A reason for this, I think, is that Marvel is actually the one making these movies and they get to control their own characters and have control over how they make them accessible to the general public. How else do you explain all the money The Avengers made? DC’s movies, on the other hand, are made by Warner Bros., the studio that owns the film rights to DC’s characters and is a fellow subsidiary of Time Warner Inc. which owns both companies. DC has little to no control over how their characters are portrayed and the studio is basically allowed to do whatever they want with the characters. While DC seems to have a better relationship with Warner Bros. Animation, who make the animated movies and TV shows, they don’t get the mainstream attention the live action films do and are ignored by the public for the most part. Disney owns Marvel, yes, but they rarely interfere in Marvel’s productions and pretty much let them do what they want. They’ve got the same arrangement with Star Wars and LucasFilm. DC’s recently gotten one of its long time writers, Geoff Johns (the man behind a lot of the Green Lantern mythos), to be the creative consultant for future films since the disappointment of Batman v Superman, so it seems they may have a bit more creative control than in previous years, but time will tell if it makes any difference. This also makes me nervous for a few reasons, the least of which being that he’s proven in the past that he has no idea how to do anything with Wonder Woman which could potentially impact negatively on the film.

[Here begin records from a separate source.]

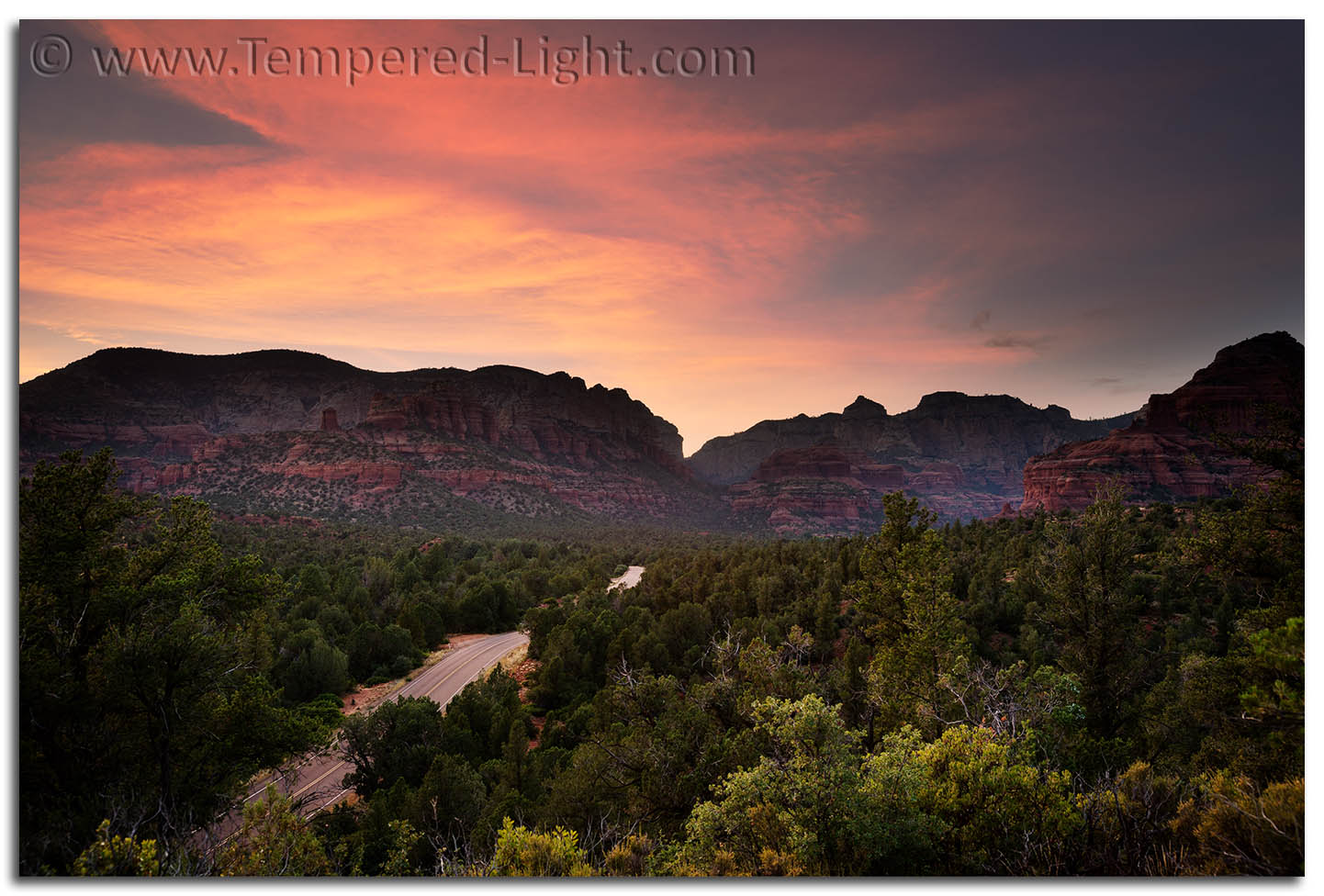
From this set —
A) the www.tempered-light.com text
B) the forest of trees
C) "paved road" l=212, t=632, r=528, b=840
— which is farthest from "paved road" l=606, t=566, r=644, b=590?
the www.tempered-light.com text

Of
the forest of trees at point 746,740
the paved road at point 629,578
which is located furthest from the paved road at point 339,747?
the paved road at point 629,578

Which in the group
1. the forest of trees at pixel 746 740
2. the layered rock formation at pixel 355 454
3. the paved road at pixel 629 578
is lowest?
the paved road at pixel 629 578

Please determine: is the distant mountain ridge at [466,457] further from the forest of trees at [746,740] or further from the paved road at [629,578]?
the paved road at [629,578]

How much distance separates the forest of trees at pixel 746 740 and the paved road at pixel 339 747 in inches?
64.5

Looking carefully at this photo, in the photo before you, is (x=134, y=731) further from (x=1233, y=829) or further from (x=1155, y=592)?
(x=1155, y=592)

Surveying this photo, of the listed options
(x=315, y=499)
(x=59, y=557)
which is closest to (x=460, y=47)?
(x=59, y=557)

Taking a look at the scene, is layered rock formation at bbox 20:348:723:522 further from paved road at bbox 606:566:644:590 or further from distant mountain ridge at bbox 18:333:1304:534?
paved road at bbox 606:566:644:590

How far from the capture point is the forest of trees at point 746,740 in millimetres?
8367

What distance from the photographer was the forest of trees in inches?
329

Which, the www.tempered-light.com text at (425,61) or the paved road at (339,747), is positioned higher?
the www.tempered-light.com text at (425,61)
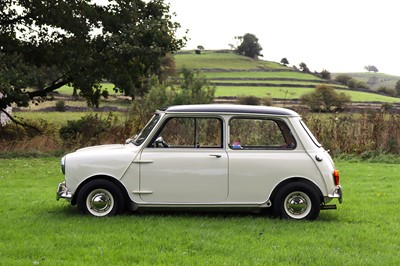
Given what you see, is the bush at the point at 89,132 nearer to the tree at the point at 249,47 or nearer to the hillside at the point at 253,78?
the hillside at the point at 253,78

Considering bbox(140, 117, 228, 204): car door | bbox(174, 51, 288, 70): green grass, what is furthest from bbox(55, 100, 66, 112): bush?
bbox(140, 117, 228, 204): car door

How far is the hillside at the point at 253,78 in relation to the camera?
59719 mm

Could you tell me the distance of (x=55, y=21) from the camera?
980 inches

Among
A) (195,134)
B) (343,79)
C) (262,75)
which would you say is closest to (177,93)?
(195,134)

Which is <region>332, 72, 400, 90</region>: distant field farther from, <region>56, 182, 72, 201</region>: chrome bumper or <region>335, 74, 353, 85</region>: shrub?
<region>56, 182, 72, 201</region>: chrome bumper

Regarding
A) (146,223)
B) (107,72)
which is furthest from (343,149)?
(146,223)

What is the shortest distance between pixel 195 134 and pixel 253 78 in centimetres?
6419

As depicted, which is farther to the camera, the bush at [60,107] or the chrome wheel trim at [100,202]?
the bush at [60,107]

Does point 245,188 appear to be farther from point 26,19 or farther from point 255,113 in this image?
point 26,19

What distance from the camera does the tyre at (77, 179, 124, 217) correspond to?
8344 millimetres

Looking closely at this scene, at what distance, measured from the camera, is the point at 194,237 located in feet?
23.7

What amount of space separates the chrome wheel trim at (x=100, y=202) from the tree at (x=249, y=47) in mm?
94329

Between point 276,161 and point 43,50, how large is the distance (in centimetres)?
1950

The point I’m trying to make with that little spiel is that, while I don’t want a Suicide Squad sequel, I would love a Harley Quinn movie. They’ve proven they can do right by the character and Margot Robbie has proven she can play the part. I would say recast the Joker, but we can only hope for so much from DC and Warner Bros. and the Harley Quinn film is already up for consideration. Then again, so has a Black Widow movie and four years later, we’re still waiting. Plus, who knows how long it’ll be before Hollywood deems Scarlett Johansson “too old” while still holding on to Robert Downey Jr. at 64. …He could pull it off.

Maybe we have Johns to thank for the better Harley origin, maybe it was there from the start. We may never know. The point of all this is, for all the film’s flaws, it did manage to do something somewhat right. It returned some agency to a beloved character who had had it cruelly taken away from her in the disaster that has been the New 52. DC has recently been trying to fix what they’ve done and we’ll have to see where they go from there. I’m still not gonna read much beyond Batgirl, but Harley will definitely be on my list.